Die Spendenfalle

Es ist eine Situation, die ich wirklich nicht mag: Beim Bummel durch die Altstadt oder am Bahnhof geht plötzlich eine junge Frau oder ein junger Mann eines Hilfswerks neben mir her – und versucht, mir einen Spendenvertrag aufzuschwatzen. Erst kürzlich sprach mich eine Frau mit gespielter Überfreundlichkeit an: «Hallo, hättest du vielleicht ein Minütchen Zeit für mich?» Ein Minütchen für einen Spendenvertrag?

«Ich bin Mara und was meinst du, wie viel du spenden müsstest, damit dieses vierjährige Kind auf dem Foto ein ganzes Jahr lang genügend Wasser zum Trinken hätte? Ich studiere an der Pädagogischen Hochschule. Ich möchte Lehrerin werden und ich sehe es dir deshalb genau an, dass du auch ein Herz für Kinder hast.
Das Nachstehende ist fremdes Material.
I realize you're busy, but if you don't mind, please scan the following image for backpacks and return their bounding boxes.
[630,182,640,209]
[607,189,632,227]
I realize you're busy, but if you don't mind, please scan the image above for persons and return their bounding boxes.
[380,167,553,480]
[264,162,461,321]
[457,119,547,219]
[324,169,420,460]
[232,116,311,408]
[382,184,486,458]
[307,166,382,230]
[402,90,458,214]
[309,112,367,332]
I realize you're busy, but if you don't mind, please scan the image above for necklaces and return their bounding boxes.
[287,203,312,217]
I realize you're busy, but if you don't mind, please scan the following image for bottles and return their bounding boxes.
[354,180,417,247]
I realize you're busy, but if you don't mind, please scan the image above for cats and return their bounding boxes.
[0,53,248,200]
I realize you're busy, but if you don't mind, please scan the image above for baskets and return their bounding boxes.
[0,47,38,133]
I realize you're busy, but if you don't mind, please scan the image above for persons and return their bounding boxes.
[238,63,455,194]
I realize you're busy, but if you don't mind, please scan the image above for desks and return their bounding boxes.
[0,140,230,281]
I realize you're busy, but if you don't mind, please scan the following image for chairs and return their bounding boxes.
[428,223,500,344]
Ich spüre da so eine Verbindung zwischen uns.»

Wenn da tatsächlich eine Verbindung zwischen uns existierte, dann so eine schwache mit nur einem Strich, welche kaum ausreichen würde, um eine SMS zu versenden.
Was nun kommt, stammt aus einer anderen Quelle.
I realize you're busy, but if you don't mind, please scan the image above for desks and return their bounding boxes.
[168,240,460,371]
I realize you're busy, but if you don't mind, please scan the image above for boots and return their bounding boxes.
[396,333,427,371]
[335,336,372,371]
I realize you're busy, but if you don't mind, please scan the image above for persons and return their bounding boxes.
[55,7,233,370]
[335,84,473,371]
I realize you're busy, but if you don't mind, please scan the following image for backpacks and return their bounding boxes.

Vielleicht sollte ich beim nächsten Mal nicht einfach kommentarlos weitergehen. Sondern den Spiess einfach umdrehen. Ich könnte ihr die detailliertesten Fragen über den Bau neuer Trinkwasserbrunnen in Tansania stellen und unter anderem wissen wollen, wie viel Lohn ein Bauarbeiter in diesem Land pro Monat verdient, wie viele Brunnen in den letzten zehn Jahren gebaut wurden und wie viele Kinder prozentual eine Schulbildung geniessen dürfen. Irgendwann wird der Moment kommen, in dem die junge Frau wohl gestehen muss, dass sie ihre Phrasen bloss auswendig gelernt hat – und eigentlich gar nicht so genau weiss, wofür ihre Organisation überhaupt sammelt. Und abschliessend würde ich ihr die alles entscheidende Frage stellen: «Welches Geld ist dir tatsächlich wichtiger, falls ich unterschreiben würde? Dasjenige für das Kind hier auf dem Foto oder jenes, das du hier auf Provision einstreichst?»